Transfusions of young blood could reverse the ageing process and even cure Alzheimer's disease, American scientists believe.
In a breakthrough that could herald a new dawn in anti-ageing treatments, researchers found that young blood "recharges" the brain, forms new blood vessels and improves memory and learning.
Meanwhile, scientists at Harvard University discovered that a "youth protein" which circulates in the blood is responsible for keeping the brain and muscles young and strong.
The protein, known as "GDF11", is present in the bloodstream in large quantities when we are young but peters out as we age. Although both the discoveries were made in mice, researchers are hoping to begin human trials in the next two to three years, in studies that could bring rapid improvements for human longevity and health.
“This should give us all hope for a healthier future,” said Prof Doug Melton, from Harvard's department of stem cell and regenerative biology.
“We all wonder why we were stronger and mentally more agile when young, and these two unusually exciting papers actually point to a possible answer.

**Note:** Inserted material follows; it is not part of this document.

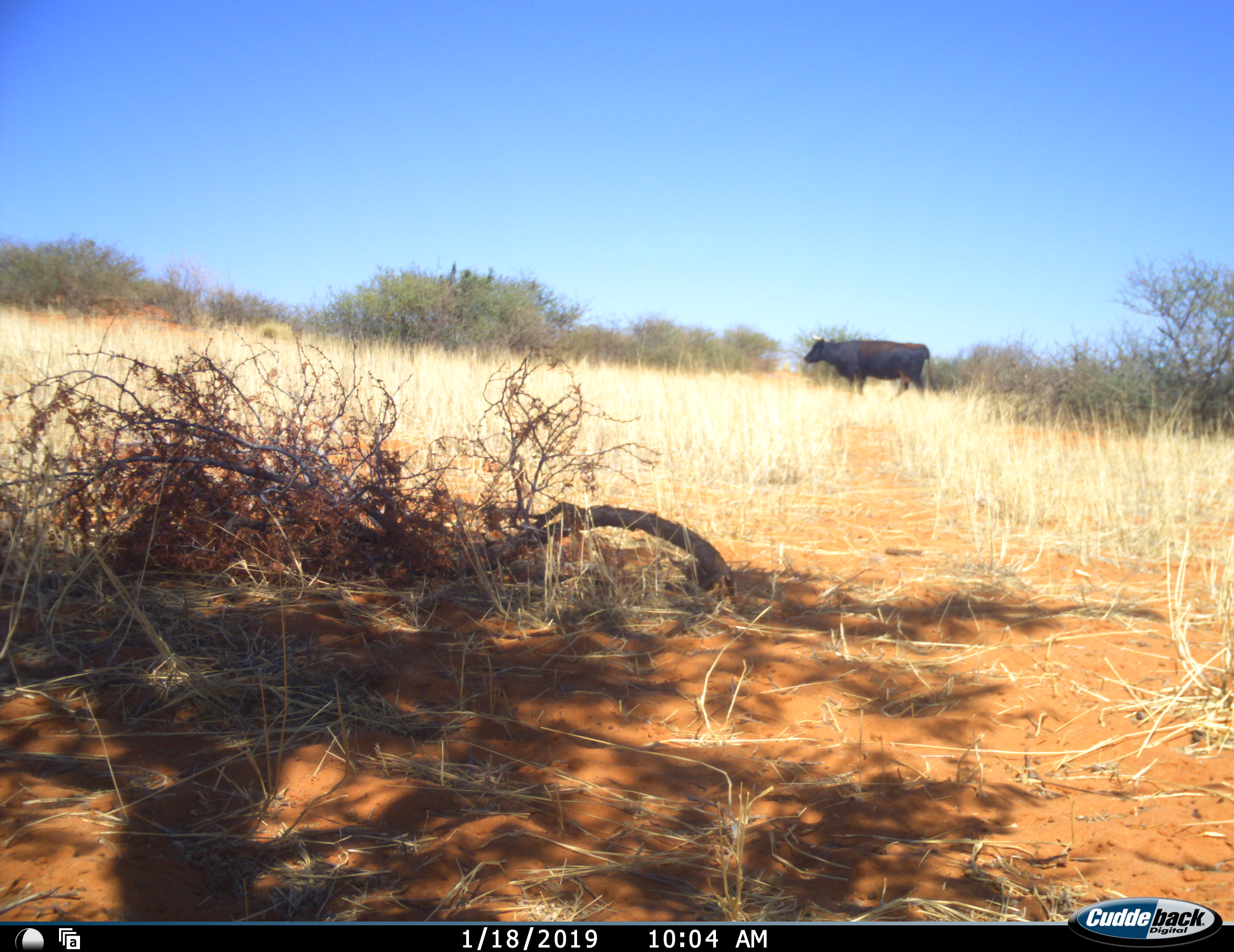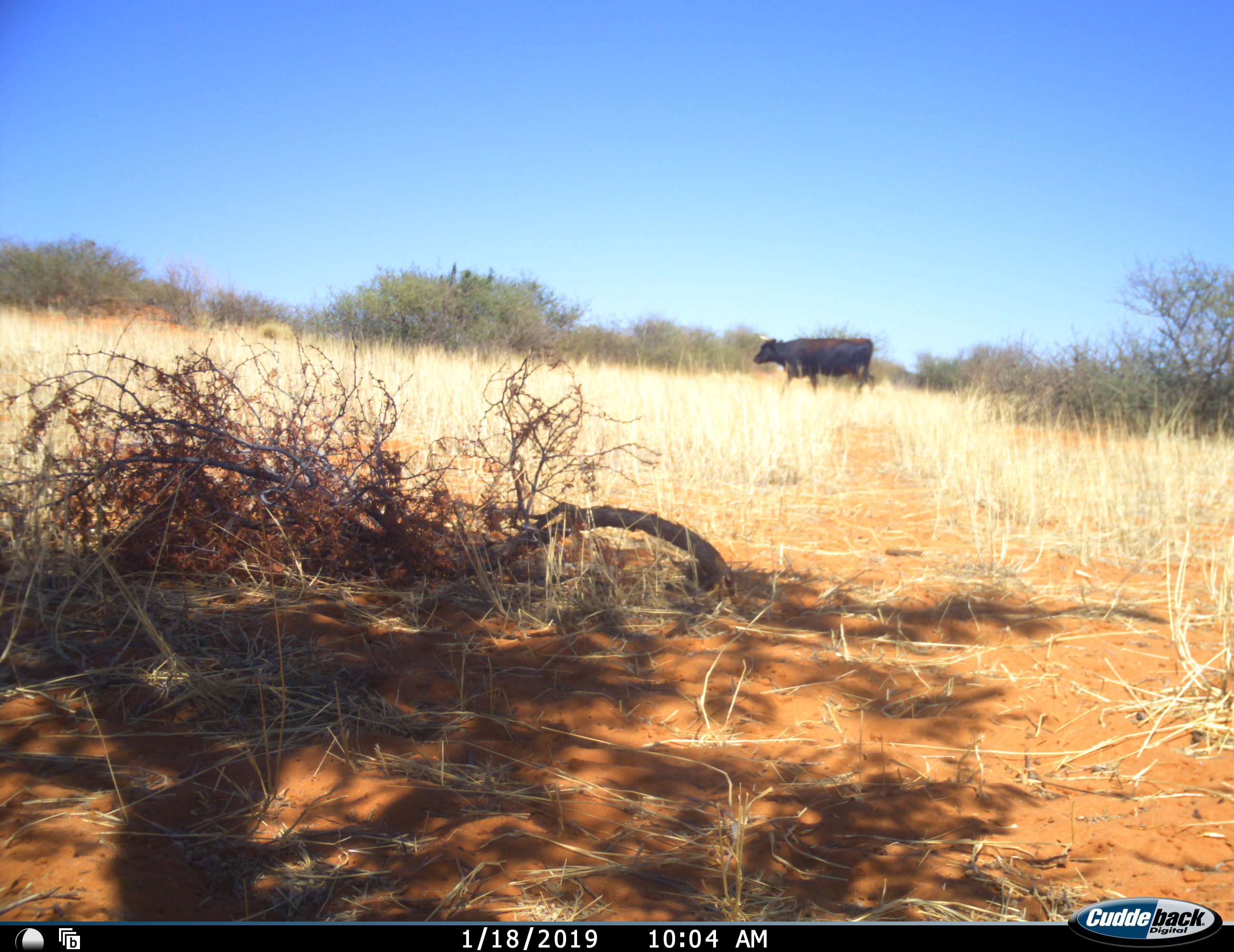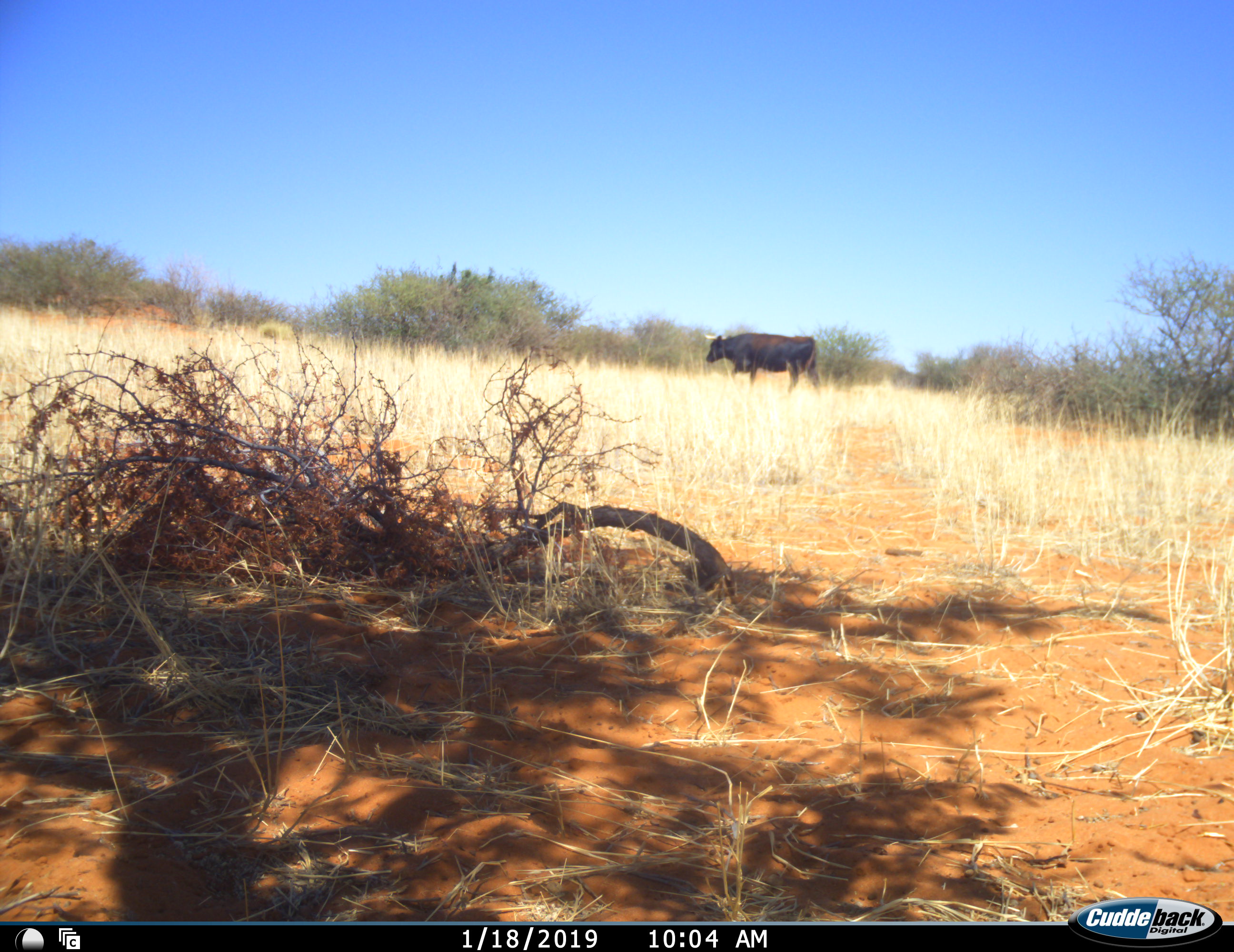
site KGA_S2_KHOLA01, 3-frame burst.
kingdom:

“There seems to be little question that GDF11 has an amazing capacity to restore ageing muscle and brain function.”
Last year the team discovered that the protein could repair damaged hearts.
But the new study showed that raising the levels of the GDF11 protein in older mice improved the function of every organ in the body.
Prof Lee Rubin, a Harvard stem cell biologist, added: “We do think that, at least in principle, there will be a way to reverse some of the decline of ageing with a single protein. It isn't out of the question that GDF11, or a drug developed from it, might be worthwhile in (treating) Alzheimer's disease.”
It is likely that the protein is at least partly responsible for the parallel finding by Stanford University that young blood can reverse the signs of ageing.
In the study, the blood of three-month-old mice was repeatedly injected into 18-month-old mice near the end of their natural life span. The “vampire therapy” improved the performance of the elderly mice in memory and learning tasks. Structural, molecular and functional changes were also seen in their brains, the study published in the journal ‘Science’ found.
If the same were seen in humans, it could lead to new therapies for recharging our ageing brains and novel drugs for treating dementia.
Ageing mice given eight infusions of young blood over three weeks improved their performance in mental tests such as locating a hidden platform in a water maze.
Tony Wyss-Coray, from Stanford University, the lead researcher.
“You don't need to know anything about how the brain works. You just give an old mouse young blood and see if the animal is smarter than before.
“It's just that nobody did it,” Dr Wyss-Coray added.